Assessing external test risk
Use this skill to decide whether a branch or PR should include external e2e coverage using @pytest.mark.external_test .
This helps protect deployments that commonly involve proxies, embedded iframe contexts, CSP constraints, and other browser security boundaries.
This skill is for risk assessment and recommendation. It does not auto-mark tests unless explicitly requested.
Decision rule
Use an any-hit policy:
-
If any checklist category is hit, output Recommend external_test: Yes
-
If no categories are hit, output Recommend external_test: No
Inputs to review
-
Branch or PR diff against its base branch
-
Changed files and related tests
-
PR description (if available)
Assessment workflow
-
Gather the changed files and full diff against the base branch.
-
Evaluate each checklist category below as hit or not hit.
-
Record concrete evidence from file paths and diff snippets.
-
Produce a recommendation and specific external-test focus areas.
Checklist categories
Evaluate all categories.
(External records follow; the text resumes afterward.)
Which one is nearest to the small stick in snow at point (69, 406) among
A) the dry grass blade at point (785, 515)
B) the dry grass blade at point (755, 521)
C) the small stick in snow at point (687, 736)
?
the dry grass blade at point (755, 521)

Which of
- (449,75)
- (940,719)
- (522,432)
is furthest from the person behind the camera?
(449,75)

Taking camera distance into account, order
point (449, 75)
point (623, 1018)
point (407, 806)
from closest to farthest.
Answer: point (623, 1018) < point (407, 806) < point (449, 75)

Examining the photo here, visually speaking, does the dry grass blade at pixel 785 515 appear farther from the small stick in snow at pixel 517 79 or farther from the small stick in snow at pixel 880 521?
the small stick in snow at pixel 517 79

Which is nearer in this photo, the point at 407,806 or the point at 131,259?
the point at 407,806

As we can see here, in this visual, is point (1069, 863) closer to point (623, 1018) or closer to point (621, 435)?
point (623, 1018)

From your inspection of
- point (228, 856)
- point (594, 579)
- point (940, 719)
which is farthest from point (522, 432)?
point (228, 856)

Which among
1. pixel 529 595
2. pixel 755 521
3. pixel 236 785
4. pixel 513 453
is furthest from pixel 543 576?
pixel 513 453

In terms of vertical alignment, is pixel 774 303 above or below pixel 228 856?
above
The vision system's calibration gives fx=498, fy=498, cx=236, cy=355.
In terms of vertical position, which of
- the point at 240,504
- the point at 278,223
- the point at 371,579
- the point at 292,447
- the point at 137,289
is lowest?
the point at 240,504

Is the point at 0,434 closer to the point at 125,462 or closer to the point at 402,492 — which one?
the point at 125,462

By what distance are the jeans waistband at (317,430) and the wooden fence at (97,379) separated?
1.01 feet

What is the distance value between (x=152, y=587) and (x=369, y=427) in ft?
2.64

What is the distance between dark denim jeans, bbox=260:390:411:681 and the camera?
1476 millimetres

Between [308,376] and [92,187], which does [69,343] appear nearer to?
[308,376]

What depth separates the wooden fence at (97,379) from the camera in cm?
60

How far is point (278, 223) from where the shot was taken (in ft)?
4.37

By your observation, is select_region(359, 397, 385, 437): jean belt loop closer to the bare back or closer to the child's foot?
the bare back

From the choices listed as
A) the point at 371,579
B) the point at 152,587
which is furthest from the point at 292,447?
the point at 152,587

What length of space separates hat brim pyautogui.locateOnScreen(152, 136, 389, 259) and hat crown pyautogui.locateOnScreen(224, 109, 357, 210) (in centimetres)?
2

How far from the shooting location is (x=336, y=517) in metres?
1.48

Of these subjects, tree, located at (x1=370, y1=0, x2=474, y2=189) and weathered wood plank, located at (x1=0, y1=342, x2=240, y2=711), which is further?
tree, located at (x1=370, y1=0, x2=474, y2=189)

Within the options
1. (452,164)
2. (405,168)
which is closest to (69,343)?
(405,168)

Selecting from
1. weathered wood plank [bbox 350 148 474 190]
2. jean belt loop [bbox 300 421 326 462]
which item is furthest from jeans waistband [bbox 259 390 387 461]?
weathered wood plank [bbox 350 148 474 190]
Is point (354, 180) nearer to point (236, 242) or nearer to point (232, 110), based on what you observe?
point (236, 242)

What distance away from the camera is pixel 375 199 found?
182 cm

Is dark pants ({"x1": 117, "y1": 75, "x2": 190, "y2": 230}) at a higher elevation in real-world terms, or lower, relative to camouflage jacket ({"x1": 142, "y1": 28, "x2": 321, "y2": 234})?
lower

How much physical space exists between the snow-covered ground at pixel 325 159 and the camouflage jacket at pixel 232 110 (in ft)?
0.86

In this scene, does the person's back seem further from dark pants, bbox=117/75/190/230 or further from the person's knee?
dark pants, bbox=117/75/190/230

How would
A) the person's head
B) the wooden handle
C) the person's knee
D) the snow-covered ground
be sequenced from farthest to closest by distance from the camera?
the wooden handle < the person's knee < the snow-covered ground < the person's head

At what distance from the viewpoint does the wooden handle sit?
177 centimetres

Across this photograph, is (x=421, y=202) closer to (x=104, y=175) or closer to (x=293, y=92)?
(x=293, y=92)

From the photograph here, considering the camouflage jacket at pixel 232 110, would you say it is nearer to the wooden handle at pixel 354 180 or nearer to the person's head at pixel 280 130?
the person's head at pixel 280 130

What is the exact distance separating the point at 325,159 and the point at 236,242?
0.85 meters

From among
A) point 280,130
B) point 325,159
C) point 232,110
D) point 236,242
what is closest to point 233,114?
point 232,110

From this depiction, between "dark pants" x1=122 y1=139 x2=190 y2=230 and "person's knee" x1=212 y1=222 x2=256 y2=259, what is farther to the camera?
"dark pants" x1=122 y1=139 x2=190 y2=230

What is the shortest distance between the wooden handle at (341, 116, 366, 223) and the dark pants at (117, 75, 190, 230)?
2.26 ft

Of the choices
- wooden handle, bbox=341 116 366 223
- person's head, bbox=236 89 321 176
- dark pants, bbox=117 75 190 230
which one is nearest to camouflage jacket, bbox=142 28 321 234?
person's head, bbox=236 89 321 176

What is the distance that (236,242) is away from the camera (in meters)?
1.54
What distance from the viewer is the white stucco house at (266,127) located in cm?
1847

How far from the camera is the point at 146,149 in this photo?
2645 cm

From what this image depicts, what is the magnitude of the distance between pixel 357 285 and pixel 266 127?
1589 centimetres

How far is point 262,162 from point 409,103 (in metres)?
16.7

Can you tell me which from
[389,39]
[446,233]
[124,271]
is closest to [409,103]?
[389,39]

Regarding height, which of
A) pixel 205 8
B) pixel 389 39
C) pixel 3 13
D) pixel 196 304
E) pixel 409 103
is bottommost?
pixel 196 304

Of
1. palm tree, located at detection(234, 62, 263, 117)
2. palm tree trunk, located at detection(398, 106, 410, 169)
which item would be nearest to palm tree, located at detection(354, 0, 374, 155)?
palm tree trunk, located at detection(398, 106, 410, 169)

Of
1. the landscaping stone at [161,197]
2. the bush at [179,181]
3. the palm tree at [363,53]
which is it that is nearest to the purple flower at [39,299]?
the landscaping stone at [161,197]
A single hit is enough to recommend external coverage.
Routing and URL behavior
-
Hit when changes introduce or modify Tornado or Starlette routes, server.baseUrlPath , catch-alls, request methods, URL resolution, redirects, or status codes.
Auth, cookies, CSRF, and identity binding
-
Hit when changes touch login/logout or OAuth flows, _streamlit_user , _streamlit_xsrf , CSRF/XSRF handling, server.trustedUserHeaders , or session-to-identity binding.
Websocket handshake and session transport
-
Hit when changes affect websocket handshake or subprotocols, session affinity, reconnect behavior, ping or timeout behavior, message size limits, or fragmentation.
Embedding and iframe boundary
-
Hit when changes modify host-to-guest communication (postMessage ), iframe sizing or resize behavior, iframe sandbox or allow attributes, or permissions policy behavior in embedded contexts.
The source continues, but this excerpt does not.